Кошка и старый ученый смотрели друг на друга, напрочь игнорируя Станислава, и о чем-то напряженно размышляли. Покивав каким-то своим мыслям, Кошка вытащила мобильник и нашла номер, с которого в прошлый раз Никодим выходил на связь.
«В настоящее время абонент недоступен», — равнодушно выдал телефон.
— Я не выдержу, — объявила Кошка, — помру от любопытства! Может, проскочим?
— А внук Ильи сейчас в Питере? — удивился Алексей.

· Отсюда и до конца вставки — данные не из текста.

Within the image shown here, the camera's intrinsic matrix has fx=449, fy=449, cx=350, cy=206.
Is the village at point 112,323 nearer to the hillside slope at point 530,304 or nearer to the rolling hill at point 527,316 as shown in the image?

— Да не просто в Питере, а меньше чем в двух километрах отсюда! — взвыла девушка. — Проскочим, а? Стас?
Бывший армеец попробовал внести в происходящее нотку благоразумия:
— Комендантский час, не забыла? Может, подождем хотя бы до утра? Осталось-то всего часа четыре.
Кошка возмущенно дернулась, но наткнулась на осуждающий взгляд старика и скисла.
— Ну, хорошо. Но только до утра! Ровно в шесть мы выходим. Если телефон не одумается. Но я же не переживу этих четырех часов!!! Мне нужно срочно чем-то заняться…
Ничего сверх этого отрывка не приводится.